Houses in Multiple Occupation (HMOs) are properties shared by tenants who aren't members of the same family. If you live in a HMO, you may have extra rights.
What is a HMO?
If you share your accommodation with at least two other people who aren't members of your family, you may live in a house in multiple occupation (HMO).
Family members are immediate relations including mother, father or sibling and extended relations including a grandparent, aunt, uncle, niece or nephew.
If you live under the same roof as your immediate or extended family members, it is likely that you don't live in a house in multiple occupation.
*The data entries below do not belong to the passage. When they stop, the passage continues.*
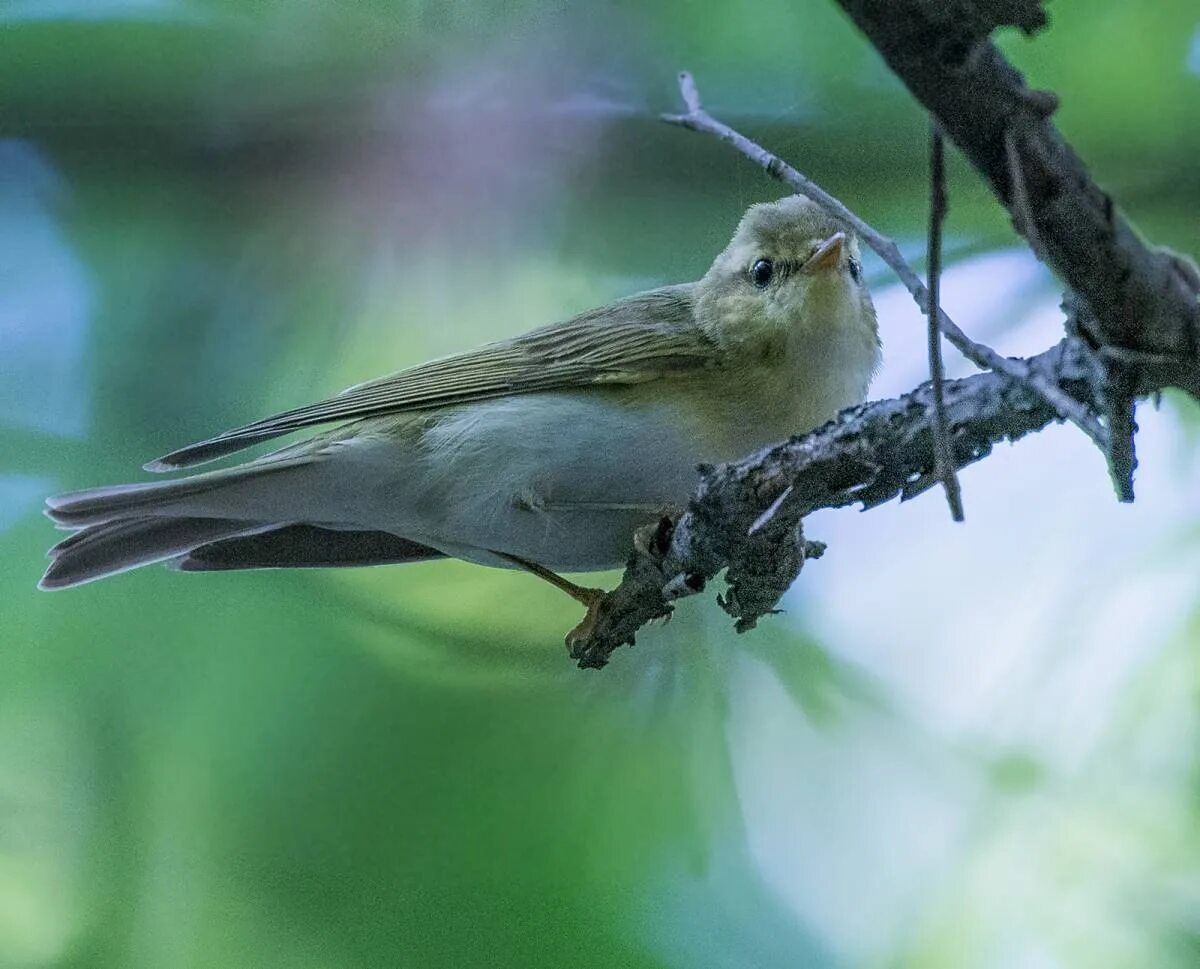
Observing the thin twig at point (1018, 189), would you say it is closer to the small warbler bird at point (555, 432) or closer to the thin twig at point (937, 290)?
the thin twig at point (937, 290)

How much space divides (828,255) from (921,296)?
1.89 feet

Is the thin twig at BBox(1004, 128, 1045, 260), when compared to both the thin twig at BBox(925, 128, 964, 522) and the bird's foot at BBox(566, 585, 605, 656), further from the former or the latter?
the bird's foot at BBox(566, 585, 605, 656)

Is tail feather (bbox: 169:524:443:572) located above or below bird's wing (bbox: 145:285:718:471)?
below

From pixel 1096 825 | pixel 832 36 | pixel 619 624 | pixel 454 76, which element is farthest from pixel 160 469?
pixel 1096 825

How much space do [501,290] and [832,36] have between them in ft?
2.30

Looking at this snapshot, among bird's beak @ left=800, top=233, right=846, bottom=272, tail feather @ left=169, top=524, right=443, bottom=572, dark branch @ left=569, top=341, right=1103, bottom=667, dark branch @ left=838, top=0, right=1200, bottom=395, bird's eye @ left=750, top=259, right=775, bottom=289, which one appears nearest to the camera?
dark branch @ left=838, top=0, right=1200, bottom=395

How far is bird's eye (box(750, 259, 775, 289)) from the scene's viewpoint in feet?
5.03

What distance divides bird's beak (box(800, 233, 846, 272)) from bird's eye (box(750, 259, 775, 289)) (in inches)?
2.5

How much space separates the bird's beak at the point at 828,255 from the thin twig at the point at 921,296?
33cm

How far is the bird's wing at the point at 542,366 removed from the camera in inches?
60.4

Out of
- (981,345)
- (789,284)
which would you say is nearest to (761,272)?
(789,284)

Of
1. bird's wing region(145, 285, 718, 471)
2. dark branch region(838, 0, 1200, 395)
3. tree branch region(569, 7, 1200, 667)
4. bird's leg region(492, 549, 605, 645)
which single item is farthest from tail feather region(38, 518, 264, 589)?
dark branch region(838, 0, 1200, 395)

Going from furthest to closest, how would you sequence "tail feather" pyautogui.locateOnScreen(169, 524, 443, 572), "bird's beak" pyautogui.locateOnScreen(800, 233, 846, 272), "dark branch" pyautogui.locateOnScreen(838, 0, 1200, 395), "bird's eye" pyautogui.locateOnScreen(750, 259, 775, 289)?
"tail feather" pyautogui.locateOnScreen(169, 524, 443, 572), "bird's eye" pyautogui.locateOnScreen(750, 259, 775, 289), "bird's beak" pyautogui.locateOnScreen(800, 233, 846, 272), "dark branch" pyautogui.locateOnScreen(838, 0, 1200, 395)

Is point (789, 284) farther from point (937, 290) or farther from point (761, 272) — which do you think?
point (937, 290)
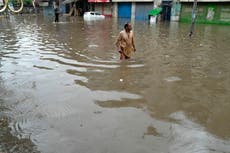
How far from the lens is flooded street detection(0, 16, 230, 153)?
4.37 meters

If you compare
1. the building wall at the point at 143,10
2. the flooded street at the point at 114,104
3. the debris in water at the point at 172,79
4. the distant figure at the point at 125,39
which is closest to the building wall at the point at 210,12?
the building wall at the point at 143,10

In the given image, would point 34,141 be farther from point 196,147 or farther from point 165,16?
point 165,16

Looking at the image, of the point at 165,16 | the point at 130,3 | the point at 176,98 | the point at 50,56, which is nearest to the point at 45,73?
the point at 50,56

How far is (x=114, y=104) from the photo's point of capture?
602cm

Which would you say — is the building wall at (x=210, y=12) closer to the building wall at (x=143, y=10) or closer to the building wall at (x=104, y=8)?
the building wall at (x=143, y=10)

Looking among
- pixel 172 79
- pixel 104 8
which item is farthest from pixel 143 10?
pixel 172 79

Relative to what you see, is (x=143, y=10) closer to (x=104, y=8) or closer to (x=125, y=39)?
(x=104, y=8)

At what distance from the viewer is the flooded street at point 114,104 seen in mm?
4367

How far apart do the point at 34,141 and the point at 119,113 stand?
70.2 inches

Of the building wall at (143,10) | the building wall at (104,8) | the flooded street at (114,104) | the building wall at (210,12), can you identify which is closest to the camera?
the flooded street at (114,104)

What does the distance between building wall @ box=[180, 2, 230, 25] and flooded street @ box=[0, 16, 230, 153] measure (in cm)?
2193

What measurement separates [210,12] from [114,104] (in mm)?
29085

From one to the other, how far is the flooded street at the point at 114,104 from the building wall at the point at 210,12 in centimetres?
2193

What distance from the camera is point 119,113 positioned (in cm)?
553
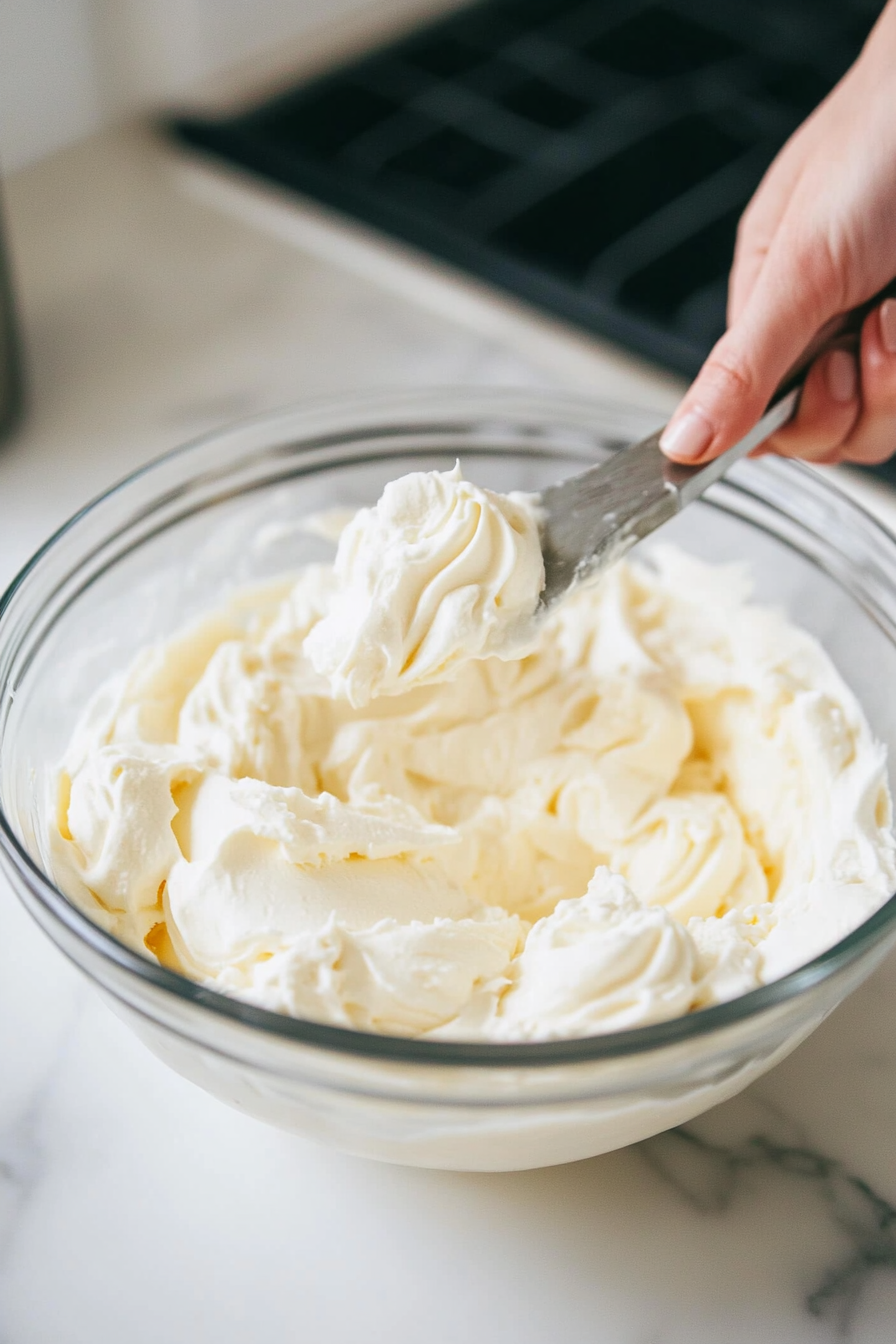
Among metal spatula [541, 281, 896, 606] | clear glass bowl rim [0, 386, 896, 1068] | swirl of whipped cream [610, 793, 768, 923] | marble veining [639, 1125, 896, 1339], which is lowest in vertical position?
marble veining [639, 1125, 896, 1339]

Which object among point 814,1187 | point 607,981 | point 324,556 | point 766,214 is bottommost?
point 814,1187

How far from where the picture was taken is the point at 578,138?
225cm

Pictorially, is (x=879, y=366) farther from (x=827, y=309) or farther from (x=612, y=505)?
(x=612, y=505)

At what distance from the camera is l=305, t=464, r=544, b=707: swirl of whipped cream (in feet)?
3.96

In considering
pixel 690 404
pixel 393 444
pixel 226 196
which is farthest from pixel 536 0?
pixel 690 404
You could be living in a HMO if you live in a:
- shared house,
- student hostel,
- university hall of residence,
- care home,
- bed and breakfast accommodation.
It is not always easy to work out whether you live in a HMO, as the rules for this area of law are complicated. If you're not sure whether you live in a HMO, contact a local advice agency.
A HMO property must meet certain standards for safety, sanitary conditions and overcrowding, even if it is privately owned and not registered with the Housing Executive.
Your landlord has a duty to carry out extra precautions and ensure that the building:
- has adequate fire prevention and fire escape provisions,
- has sufficient facilities in the kitchen (i.e. cooking appliances) for the number of occupants,
- has an adequate number of toilets, baths, showers and wash-hand basins for the number of occupants,
- has adequate lighting and windows/fans in all kitchens, bathrooms and toilets,
- is not overcrowded.
Complaining about my HMO
If you live in a HMO that isn't up to standard, or you are not sure if it is, you can complain to your local Housing Executive District Office.
If you complain, the Housing Executive will investigate your property. If it decides that your landlord hasn't taken the proper precautions, the Housing Executive can take legal action to ensure that the landlord fulfills his/her duty and the property meets these standards.
You can also complain to the Environmental Health Department of your local council if your home is damaging your health or you're unhappy about the fire safety.
If you live in a HMO, there are regulations about how many people can live in a property.
Overcrowding will occur if:
- two people of the opposite sex have to sleep in the same room, unless they are married or a cohabiting couple, or children under 12,
- the number of people of the same sex sleeping in one room is disproportionate to the size of that room,
- the number of people living in the property is disproportionate to the number of suitable rooms.
Space and room standards are often complicated to calculate, so if you believe you are living in overcrowded conditions get in touch with your local advice agency as soon as possible.
In certain circumstances overcrowding may be allowed, for instance if it is:
- a result of a natural growth, such as a child reaching age,
- temporary, such as someone coming to live in a household for a short period of time.
The Housing Executive can investigate your accommodation to ensure that you are not living in overcrowded conditions. The Housing Executive has a legal duty to give housing advice and information on preventing homelessness to anyone who asks in Northern Ireland.